Background info: in Machine Learning there's something called an SVM (Support Vector Machine) that employs a "kernel trick" to map sets of points to a higher dimension in order to find a hyperplane that linearly separates the sets of points.
For example, suppose a set of 2D "green" points are inside a unit circle centered at the origin, and a set of 2D "red" points are in the annulus (also centered at the origin) whose inner/outer radius is 2 and 3.
Then an SVM kernel can map these sets of points to a paraboloid of revolution in 3D, and the plane with equation z = 1.5 would be the "maximally separating" hyperplane.
The interesting fact is that the kernel trick works for "nested" sets of points (as in the preceding example).
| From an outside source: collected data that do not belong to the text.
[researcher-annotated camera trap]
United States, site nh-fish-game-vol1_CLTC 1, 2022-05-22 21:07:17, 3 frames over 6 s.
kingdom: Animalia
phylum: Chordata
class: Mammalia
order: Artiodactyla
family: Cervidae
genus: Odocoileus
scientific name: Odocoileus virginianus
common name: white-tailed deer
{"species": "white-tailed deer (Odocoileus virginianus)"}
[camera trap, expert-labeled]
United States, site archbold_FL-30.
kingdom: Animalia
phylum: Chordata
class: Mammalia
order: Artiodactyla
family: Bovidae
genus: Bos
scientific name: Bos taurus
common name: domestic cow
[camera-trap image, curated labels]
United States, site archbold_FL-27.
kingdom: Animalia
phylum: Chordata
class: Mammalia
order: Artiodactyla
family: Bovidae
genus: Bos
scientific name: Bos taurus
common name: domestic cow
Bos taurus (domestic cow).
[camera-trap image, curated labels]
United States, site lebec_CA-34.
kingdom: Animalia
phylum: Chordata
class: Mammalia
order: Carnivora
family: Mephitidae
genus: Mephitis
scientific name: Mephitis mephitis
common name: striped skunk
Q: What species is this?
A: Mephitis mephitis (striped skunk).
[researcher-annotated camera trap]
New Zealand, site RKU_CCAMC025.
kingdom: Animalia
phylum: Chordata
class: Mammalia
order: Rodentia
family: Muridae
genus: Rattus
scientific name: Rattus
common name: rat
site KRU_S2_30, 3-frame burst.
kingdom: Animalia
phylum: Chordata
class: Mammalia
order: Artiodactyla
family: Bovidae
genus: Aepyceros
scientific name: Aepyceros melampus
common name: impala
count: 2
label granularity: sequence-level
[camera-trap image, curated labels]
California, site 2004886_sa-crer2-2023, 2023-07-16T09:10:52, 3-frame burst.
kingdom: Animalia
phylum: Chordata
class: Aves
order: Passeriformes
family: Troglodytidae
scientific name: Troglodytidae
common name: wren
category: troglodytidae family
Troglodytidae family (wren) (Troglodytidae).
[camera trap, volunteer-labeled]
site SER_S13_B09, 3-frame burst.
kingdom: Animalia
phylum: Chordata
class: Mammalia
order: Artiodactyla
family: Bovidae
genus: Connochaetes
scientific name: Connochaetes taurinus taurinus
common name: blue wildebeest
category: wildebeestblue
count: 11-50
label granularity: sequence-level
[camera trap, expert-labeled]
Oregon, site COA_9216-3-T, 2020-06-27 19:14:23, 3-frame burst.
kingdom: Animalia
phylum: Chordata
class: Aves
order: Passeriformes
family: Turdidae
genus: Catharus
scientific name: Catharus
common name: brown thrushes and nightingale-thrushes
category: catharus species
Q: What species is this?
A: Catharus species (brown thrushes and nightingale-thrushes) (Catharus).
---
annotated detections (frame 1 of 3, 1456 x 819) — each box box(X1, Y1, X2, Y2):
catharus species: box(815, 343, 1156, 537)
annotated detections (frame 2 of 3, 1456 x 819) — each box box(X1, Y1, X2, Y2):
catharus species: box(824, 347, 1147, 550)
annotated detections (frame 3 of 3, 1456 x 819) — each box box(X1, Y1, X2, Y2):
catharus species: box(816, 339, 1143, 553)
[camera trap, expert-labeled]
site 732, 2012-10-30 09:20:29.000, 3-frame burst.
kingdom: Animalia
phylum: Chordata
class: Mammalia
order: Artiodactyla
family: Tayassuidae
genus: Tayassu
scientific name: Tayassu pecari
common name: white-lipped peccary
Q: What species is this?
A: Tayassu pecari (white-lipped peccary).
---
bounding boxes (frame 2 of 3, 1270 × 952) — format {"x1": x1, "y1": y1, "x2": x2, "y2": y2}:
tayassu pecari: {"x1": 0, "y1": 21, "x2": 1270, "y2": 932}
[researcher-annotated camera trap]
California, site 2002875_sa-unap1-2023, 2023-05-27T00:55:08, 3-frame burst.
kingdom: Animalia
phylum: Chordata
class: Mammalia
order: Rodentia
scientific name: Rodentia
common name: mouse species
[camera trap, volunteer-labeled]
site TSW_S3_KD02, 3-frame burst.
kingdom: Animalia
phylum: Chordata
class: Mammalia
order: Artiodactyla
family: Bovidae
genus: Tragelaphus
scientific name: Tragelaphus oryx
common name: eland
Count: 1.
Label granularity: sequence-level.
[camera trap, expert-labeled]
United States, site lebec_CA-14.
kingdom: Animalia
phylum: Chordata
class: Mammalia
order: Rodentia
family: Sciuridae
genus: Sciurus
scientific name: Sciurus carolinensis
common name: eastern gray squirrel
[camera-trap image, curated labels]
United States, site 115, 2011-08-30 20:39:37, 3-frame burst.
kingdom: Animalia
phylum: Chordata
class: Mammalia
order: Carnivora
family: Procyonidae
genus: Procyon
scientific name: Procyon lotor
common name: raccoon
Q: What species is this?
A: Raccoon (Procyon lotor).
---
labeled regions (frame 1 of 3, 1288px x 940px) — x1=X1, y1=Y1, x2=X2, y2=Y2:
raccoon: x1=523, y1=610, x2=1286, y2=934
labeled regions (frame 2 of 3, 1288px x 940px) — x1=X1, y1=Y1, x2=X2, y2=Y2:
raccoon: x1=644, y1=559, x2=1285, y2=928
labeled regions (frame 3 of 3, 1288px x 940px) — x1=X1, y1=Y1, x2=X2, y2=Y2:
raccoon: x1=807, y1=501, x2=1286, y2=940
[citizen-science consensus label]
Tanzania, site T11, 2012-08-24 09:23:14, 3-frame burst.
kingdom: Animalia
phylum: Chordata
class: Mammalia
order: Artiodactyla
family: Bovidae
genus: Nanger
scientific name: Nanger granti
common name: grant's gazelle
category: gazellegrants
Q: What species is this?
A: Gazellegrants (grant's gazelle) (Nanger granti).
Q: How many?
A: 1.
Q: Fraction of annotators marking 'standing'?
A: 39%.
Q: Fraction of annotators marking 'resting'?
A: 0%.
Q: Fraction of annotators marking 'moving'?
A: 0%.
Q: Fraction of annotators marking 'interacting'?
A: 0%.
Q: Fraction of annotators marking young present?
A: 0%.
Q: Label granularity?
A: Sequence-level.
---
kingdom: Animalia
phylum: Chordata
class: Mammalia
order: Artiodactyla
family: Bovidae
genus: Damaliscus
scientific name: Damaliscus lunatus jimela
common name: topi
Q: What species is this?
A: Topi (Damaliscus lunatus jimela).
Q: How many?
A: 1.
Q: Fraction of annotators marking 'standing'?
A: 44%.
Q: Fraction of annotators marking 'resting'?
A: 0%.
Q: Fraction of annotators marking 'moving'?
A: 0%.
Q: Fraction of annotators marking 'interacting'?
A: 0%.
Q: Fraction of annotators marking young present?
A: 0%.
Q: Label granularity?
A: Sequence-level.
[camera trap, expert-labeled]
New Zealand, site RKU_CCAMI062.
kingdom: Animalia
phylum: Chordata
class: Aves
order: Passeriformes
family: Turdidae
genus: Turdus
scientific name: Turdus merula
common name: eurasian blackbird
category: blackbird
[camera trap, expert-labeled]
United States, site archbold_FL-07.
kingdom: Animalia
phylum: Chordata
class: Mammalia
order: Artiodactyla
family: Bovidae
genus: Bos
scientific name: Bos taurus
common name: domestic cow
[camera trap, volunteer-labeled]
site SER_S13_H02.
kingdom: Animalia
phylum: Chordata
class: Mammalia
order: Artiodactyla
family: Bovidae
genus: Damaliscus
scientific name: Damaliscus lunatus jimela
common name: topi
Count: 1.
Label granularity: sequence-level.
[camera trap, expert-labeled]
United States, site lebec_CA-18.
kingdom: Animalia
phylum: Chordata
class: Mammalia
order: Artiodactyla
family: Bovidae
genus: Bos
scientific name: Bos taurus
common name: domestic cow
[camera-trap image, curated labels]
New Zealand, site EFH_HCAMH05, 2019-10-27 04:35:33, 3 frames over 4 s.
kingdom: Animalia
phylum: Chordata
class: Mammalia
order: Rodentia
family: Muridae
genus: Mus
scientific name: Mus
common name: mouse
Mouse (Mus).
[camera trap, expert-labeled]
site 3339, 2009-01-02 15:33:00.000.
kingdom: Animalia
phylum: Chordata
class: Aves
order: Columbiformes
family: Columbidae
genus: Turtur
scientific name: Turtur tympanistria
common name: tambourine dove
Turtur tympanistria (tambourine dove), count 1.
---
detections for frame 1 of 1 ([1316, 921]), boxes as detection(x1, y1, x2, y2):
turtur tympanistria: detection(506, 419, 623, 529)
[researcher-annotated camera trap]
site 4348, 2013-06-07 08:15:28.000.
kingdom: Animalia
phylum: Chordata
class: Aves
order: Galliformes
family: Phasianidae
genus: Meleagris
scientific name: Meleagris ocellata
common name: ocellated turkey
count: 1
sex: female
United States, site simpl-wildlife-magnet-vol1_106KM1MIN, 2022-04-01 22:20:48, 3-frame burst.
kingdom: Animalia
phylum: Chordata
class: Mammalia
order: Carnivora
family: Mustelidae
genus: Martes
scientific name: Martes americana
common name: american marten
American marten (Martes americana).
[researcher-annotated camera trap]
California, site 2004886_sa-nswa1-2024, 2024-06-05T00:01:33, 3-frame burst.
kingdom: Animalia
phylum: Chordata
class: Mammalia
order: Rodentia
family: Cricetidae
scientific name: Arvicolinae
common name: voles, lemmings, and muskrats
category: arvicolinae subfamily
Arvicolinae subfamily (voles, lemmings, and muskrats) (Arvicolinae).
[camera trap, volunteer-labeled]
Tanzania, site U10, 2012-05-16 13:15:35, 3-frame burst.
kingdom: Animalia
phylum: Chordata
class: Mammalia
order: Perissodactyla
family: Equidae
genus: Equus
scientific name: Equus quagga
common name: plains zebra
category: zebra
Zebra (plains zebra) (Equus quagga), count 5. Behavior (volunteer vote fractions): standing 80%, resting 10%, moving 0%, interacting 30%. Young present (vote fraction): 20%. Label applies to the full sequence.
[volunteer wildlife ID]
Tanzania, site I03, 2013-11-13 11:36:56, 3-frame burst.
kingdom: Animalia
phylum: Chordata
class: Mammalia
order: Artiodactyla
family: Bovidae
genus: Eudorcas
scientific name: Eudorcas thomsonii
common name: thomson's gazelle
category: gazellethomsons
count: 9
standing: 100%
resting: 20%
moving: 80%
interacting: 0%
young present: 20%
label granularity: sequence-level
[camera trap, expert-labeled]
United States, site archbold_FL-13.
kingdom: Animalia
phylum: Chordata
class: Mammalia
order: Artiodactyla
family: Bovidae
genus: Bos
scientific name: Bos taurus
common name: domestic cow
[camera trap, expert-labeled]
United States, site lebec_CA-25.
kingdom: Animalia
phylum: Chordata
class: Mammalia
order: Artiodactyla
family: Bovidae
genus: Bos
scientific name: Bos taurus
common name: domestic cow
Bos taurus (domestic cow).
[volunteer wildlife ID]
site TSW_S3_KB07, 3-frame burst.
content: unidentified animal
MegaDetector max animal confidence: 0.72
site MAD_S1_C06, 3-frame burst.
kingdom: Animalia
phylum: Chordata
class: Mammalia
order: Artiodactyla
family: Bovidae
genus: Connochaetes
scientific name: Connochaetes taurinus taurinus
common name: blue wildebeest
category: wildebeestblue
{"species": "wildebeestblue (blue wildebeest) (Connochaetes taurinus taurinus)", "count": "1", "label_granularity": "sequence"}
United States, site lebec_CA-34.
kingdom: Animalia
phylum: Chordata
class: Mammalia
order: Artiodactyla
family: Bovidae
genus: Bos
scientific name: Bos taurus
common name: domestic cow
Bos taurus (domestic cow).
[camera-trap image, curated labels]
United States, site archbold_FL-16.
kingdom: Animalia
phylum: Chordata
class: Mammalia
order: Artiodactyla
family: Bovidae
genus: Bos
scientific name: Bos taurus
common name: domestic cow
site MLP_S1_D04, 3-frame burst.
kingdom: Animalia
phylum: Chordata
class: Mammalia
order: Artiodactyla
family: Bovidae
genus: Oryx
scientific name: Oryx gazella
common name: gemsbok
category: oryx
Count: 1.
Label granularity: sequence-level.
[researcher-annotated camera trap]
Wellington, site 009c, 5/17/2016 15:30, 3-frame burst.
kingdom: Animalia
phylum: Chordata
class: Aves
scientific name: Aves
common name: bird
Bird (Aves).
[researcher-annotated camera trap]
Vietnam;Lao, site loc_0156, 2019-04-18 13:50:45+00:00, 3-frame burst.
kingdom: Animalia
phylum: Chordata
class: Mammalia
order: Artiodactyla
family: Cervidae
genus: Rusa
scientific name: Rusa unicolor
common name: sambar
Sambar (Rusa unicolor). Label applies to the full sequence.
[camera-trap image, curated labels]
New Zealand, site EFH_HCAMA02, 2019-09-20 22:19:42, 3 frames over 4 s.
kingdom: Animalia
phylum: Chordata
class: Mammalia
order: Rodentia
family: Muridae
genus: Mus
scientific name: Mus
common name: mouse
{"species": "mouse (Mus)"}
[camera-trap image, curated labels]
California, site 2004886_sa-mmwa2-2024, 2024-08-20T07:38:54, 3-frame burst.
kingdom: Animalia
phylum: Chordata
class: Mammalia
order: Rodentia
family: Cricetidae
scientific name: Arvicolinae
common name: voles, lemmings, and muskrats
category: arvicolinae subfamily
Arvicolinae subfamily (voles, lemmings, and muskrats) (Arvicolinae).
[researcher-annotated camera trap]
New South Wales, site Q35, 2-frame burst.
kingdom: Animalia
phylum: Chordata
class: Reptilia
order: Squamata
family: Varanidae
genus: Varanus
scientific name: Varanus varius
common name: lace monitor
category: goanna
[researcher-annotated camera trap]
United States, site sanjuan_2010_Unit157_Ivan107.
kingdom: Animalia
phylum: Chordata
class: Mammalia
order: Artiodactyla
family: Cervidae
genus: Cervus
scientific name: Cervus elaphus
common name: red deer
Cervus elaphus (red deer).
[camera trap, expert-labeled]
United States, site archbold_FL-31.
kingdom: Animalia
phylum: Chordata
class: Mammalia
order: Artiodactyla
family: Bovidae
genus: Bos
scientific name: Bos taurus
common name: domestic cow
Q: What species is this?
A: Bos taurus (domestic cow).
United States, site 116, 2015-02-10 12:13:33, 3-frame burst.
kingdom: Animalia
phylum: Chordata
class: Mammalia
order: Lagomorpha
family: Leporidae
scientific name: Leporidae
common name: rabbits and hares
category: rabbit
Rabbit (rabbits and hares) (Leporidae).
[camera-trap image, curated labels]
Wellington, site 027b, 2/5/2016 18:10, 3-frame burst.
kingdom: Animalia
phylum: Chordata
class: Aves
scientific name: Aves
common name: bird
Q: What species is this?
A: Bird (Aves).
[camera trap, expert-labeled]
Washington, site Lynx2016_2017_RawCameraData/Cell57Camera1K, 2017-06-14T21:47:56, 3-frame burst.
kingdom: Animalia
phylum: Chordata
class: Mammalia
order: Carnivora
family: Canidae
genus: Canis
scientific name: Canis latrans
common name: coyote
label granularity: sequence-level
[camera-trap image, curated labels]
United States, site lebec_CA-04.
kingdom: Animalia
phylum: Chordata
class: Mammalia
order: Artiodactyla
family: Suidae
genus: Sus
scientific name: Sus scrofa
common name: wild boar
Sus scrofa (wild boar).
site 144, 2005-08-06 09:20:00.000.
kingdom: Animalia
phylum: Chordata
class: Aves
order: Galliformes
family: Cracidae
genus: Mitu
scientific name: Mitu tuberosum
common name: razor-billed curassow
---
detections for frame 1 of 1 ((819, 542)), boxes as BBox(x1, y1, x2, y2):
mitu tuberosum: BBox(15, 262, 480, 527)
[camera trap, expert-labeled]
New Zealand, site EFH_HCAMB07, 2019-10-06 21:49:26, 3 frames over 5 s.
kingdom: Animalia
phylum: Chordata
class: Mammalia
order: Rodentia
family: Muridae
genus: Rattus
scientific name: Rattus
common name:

With the preceding in mind: a) under which constraints can sets (clusters) of n-dimensional points be mapped to (n+1)-dimensional points and be assured of finding a hyperplane that linearly separates the sets of points?
b) would a) be true for sets of (n+k)-dim points where k>=2?
c) would a) be true in the case of any arbitrary collection of compact and connected sets (of 2D points) that are "non-nested" and pairwise non-intersecting?
There are variations of the preceding questions but these are enough to start with:)
Btw I'm not sure if this question is best answered in differential geometry or differential topology (or perhaps something else?)
a) For this question, I think we can always find a mapping from dimension n to dimension n+1 that allows us to linearly separate two clusters. For example, we can keep the first n dimension and choose the last component of the $n+1$ dimension to be the label of the cluster (0 or 1). Then we can separate the two clusters with the hyperplane $x_{n+1} = \frac{1}{2}$.
b) and c) are consequences of a) if I'm not wrong. For b) for example, we can just set the components in dimensions $n+2$, ..., $n+k$ to be equal to zero in the mapping of a).